I took the stone out of its case and looked at it. All in the rough as it was, it had some splendid rays when you got it into the sun. Just now it shot out crimson, blue and green like a display of fireworks.
“Mark, it’s a beauty,” I said. “I don’t see myself giving it up to a man-eating savage to make spells with; not much. But I don’t see either——”
“The Aryan races,” began the Marquis.
“Oh, don’t get scientific,” I begged. “I don’t feel as if I could stand it this morning, somehow. Besides, I was discussing what we were going to do.”
“Also I, if you would permit. The Aryan races—or, if you will be impatient and make grimace at me, I will jump some thousand years. You say you can not think what we shall do; it is solely because you are of the Teutonic descent. It has courage, this branch, but nimbleness in the mind it has not. The Latin races of whom I am one——”

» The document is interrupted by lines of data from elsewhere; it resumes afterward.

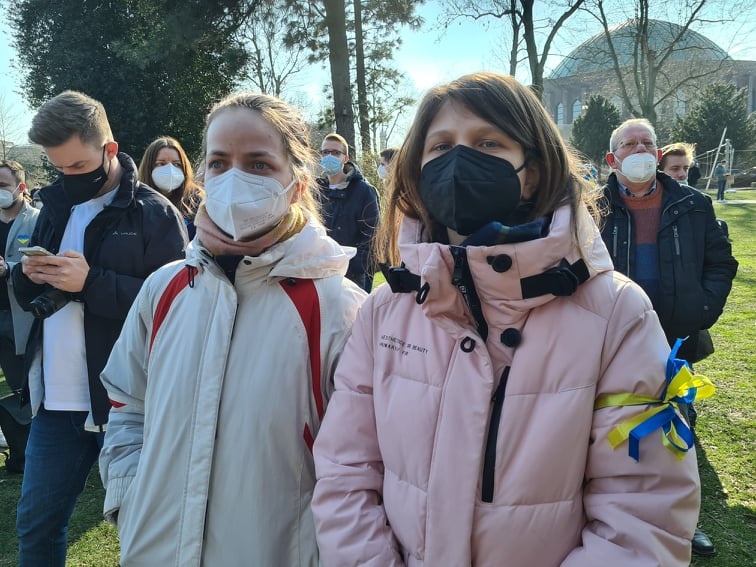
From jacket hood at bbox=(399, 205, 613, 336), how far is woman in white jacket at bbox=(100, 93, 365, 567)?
1.48 ft

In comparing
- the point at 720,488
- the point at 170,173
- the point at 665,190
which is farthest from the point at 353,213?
the point at 720,488

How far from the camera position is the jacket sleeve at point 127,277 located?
2.41m

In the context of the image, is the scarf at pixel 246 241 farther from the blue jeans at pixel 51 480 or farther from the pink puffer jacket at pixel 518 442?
the blue jeans at pixel 51 480

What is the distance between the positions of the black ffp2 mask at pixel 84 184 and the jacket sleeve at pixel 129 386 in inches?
37.1

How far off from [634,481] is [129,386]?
1503 mm

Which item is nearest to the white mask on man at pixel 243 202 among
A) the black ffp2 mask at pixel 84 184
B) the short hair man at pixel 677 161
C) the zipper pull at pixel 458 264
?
the zipper pull at pixel 458 264

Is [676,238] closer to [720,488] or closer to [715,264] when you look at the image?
[715,264]

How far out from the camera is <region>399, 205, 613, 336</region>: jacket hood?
1.34 meters

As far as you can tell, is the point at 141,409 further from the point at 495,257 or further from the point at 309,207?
the point at 495,257

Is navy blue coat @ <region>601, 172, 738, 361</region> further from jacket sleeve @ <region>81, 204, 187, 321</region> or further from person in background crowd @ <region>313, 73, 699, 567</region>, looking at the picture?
jacket sleeve @ <region>81, 204, 187, 321</region>

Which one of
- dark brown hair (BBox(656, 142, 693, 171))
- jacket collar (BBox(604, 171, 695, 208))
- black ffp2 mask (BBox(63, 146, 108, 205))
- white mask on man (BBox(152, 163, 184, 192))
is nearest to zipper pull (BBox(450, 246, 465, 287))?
black ffp2 mask (BBox(63, 146, 108, 205))

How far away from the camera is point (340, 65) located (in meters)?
13.3

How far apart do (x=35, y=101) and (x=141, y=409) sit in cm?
1746

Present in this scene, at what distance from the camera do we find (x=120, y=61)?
15.1 meters
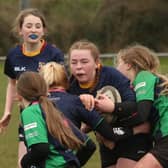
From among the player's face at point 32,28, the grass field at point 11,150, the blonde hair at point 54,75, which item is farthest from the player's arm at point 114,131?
the grass field at point 11,150

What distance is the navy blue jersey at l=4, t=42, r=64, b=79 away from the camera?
7418 millimetres

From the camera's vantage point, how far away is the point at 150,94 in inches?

“Oh, cut it, Marky,” I begged. “I believe they’re coming back; we’ve got to be serious.”
“I am everything that there is of serious, man with a head of a cabbage! I myself will show you what it is to belong to the Latin. Do you leave the negotiation to me?”
“Oh, you can do the talking,” I said. “You can do no harm, if you can’t do good. I’ll pass on anything you say, and at the same time keep a lookout for an ambush, which is just as likely as not.”
The Koiroros, it appeared, had brought the sweet potatoes with them, and concealed them not far away, for there they were, back again with a good load before the Marquis and I had well finished our discussion.
“Now,” said my companion, drawing himself up to his full height, “it is for you to see what it shall mean to be of the Latin and not of the Teutonic race. Behold! Tell them they shall not have the diamond.